On strokes and Alzheimer’s

I called up my neurologist’s office to find out her appointment schedule. It was 10:30 a.m. and I was told she would be there until noon. "Does she have any more patients?" I asked. No, I was told. I told her secretary I would rush over, hopped into the shower, threw on a coral skirt and T-shirt, dumped five minutes of makeup on my face, donned my newest, smartest earrings that may friend Marl gave on my birthday, and went rushing out. The hospital is just down the street from where I live. It was close to the second anniversary of my stroke, you see, and I wanted to see Dr. Pia Banico, my neurologist, for a checkup.

She had left her desk to go up and check on her patient. She would be back. In the meantime, I sat and stared, waiting for thoughts to fall into my head. What was new with me now?

Well, I look different. A few weeks ago I went to see Rocky, my hairdresser since forever, and he gave me a short, cropped hairstyle that made me look like I recovered from typhoid fever. It was a new look and it would grow back anyway. At any rate it was comfortable. It washed and wore well. Also, I gave up smoking three years ago and put on 30 pounds through breathing. I have lost roughly 28 of those pounds. So I am thin again. Finally, for almost a year I’ve been doing Pilates, an exercise I’ve had to stop to save money for a major impending expense, so I guess my body stands well, looks good, does not look as crooked as I knew it to be after my stroke.

She was approaching her office and I smiled at her. "Oh my God," she said. "You are so thin. You are gorgeous." Gorgeous? Me? She whisked me into her office. She said it again: "You look gorgeous." Thank you, thank you, I said. I had not heard that in a very long time and did not know what to do with it. Nevertheless I was grateful. It meant that I was well now, just as she had predicted: two years’ recovery time. Okay, the recovery is not perfect. Whenever I type up something – a column, an e-mail – there is always a small error I find much later as I reread after it has been sent. When I edit before I send, I don’t see it. There are small things I miss out on still. It only means I am not perfect and I am now finally very comfortable with that. No, I don’t take any of the pills you told me to take. However, I am very well now.

"I am proud of you," she says. "You are writing again and I think you are writing better than you used to." I am? "I am so proud of you," she says with a really charming smile that makes me feel so good about myself. Thank you, Dr. Banico.

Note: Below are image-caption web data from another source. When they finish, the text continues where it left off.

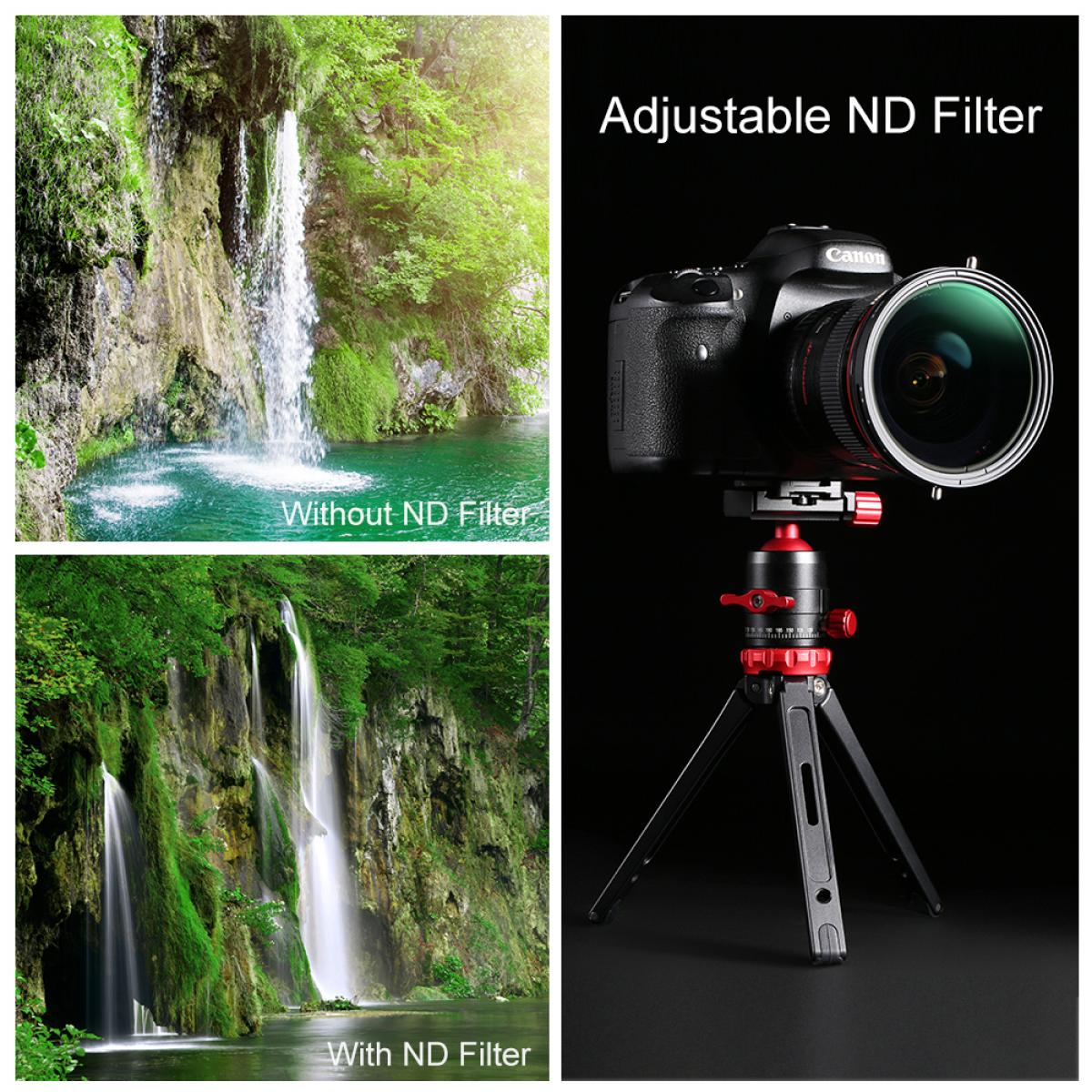 K&F Concept Variable 2 in 1 ND Filter+CPL Circular Polarising Polarizer Filter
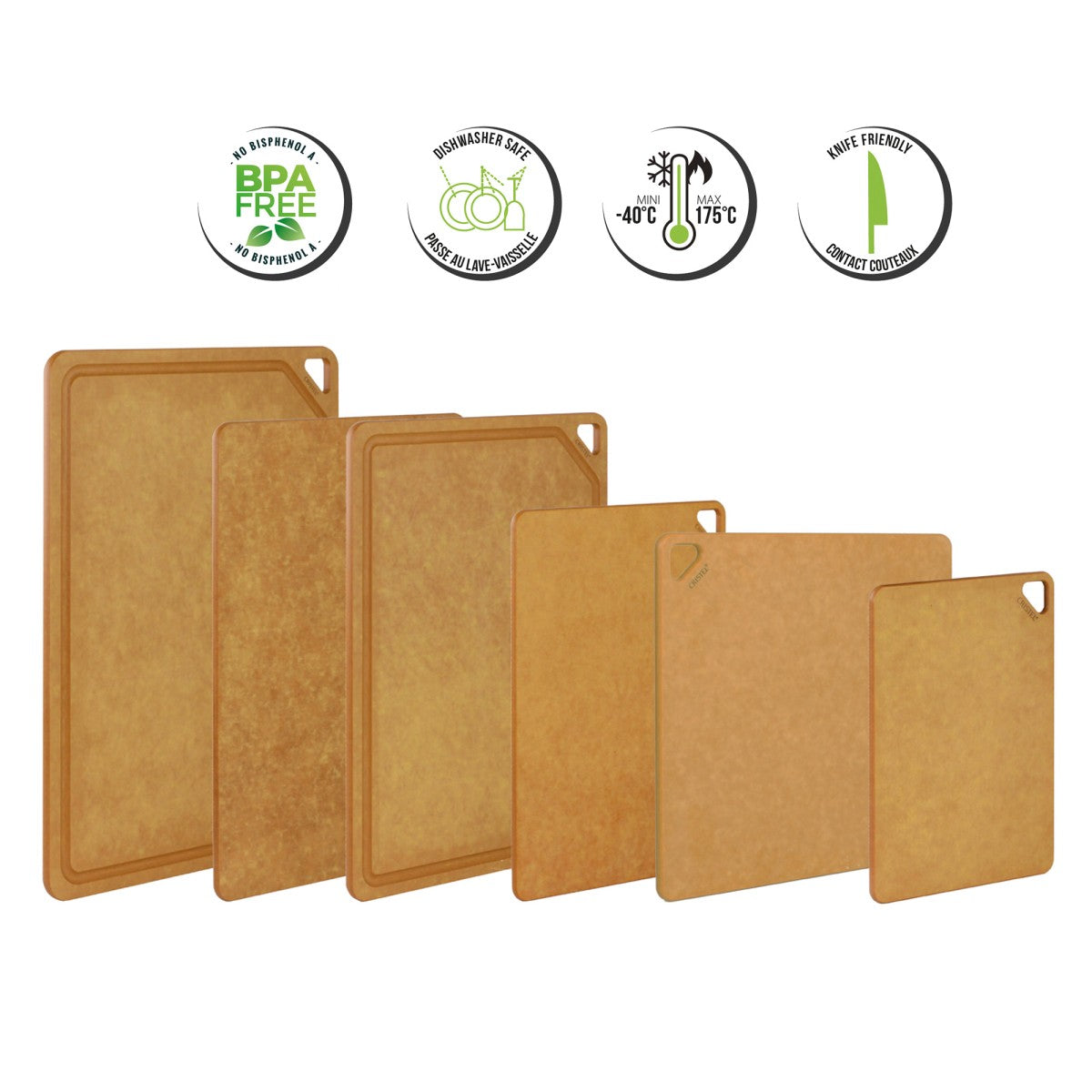 Planche à découper en cellulose compressée Cristel - Mathon - 3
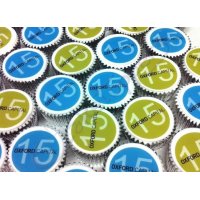 Branded cupcakes for Oxford Capital event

"My mother is returning and I’d like to find a doctor for her," I said tentatively. "The doctors in Vancouver say she has dementia. I need someone here to help her but I don’t know what kind of doctor."

"Bring her to me," she said confidently. Of course, she is a neurologist, a brain doctor. Dementia is triggered by the destruction of nerve cells in the brain. That is a sentence I remember reading in my Medical Question and Answer Book that my mother gave me. I am so tremendously relieved by her offer.

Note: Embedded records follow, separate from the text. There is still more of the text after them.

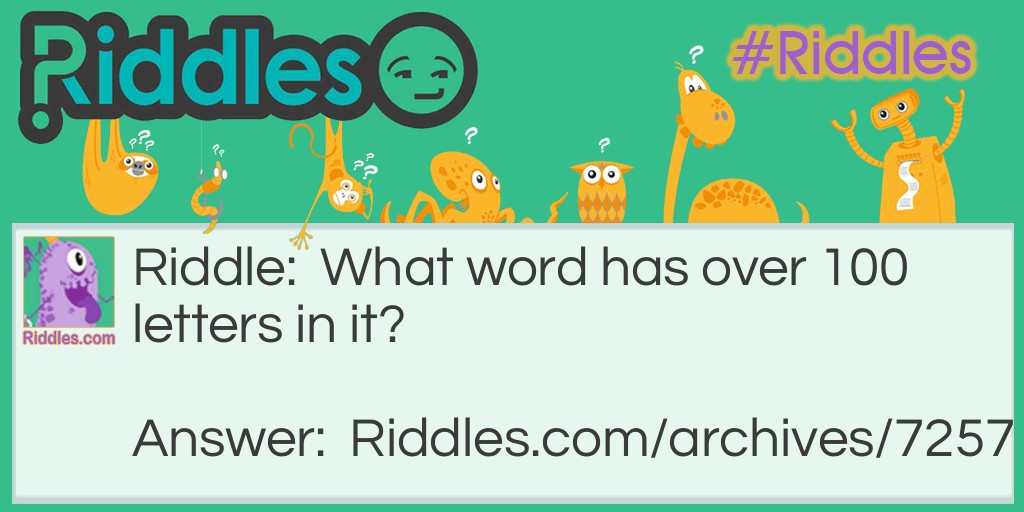 What word Riddle Meme.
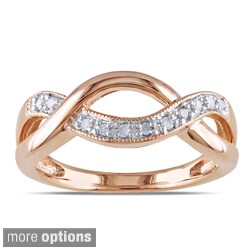 Miadora Silver 1/10ct TDW Diamond Infinity Ring
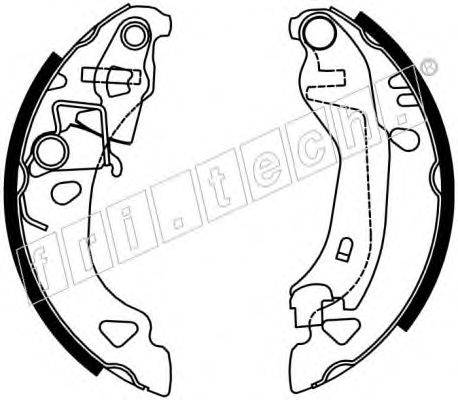 FRI.TECH. 17127 Комплект гальмівних колодок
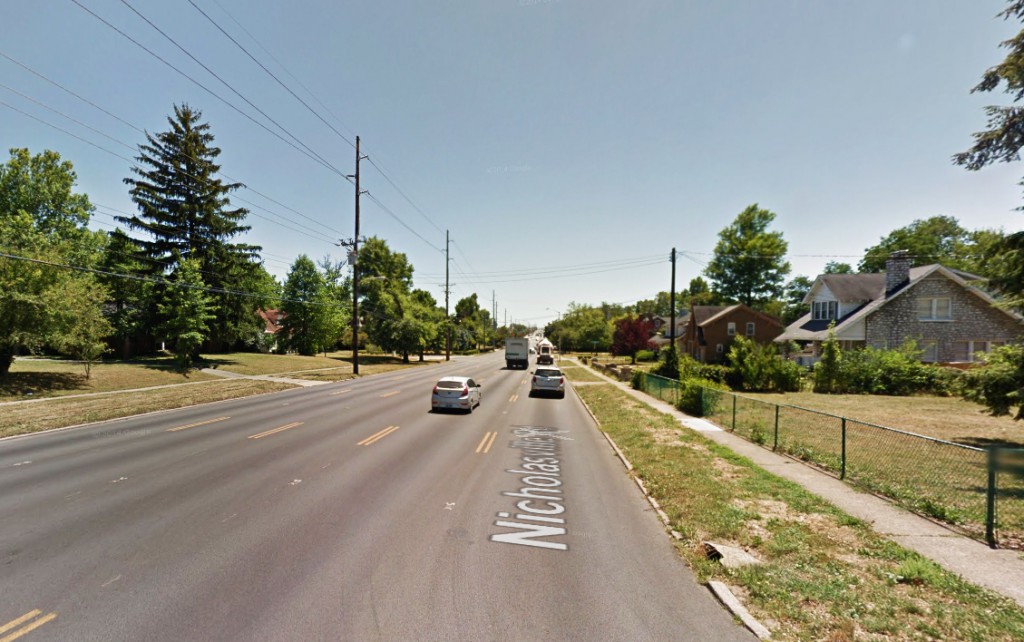 The object seen over their Lexington, Kentucky, home made no noise. . Pictured: Street scene in Lexington. (Credit: Google)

"Do you think she might have Alzheimer’s?" she asks.

"I don’t know. That’s a possibility but the doctors in Vancouver say she has dementia. I know that somehow that can connect to Alzheimer’s disease but I don’t know how."

"When I have an Alzheimer patient, I warn the family. It is a disease that afflicts the family. The patient does not know what is happening, just knows the world as he sees it but the family is distressed and devastated. I give the families my rules. First, they cannot stay in the same place. The patient must have her own quarters, her own caregivers. Each family member must spend no more than half-an-hour a day with the patient. Each family member must take a full day off every week. This is to preserve the family’s mental health. Then I help the patient. I hope your mother does not have Alzheimer’s," she says with a smile.

I sincerely hope so, too.

"You can bring her over for testing," she says, "but then you must not stay with her or she will look at you for answers and then what sort of testing will be done? I will take care of her. Don’t worry," Dr. Banico said.

I left her office walking on air. She made me feel so confident about myself and so good about my decision to bring my mother home. I am an only child, no brothers or sisters, who else will take care of my mother but me. . . and now, Dr. Banico! I am so glad I called her to check her appointment schedule that fated morning.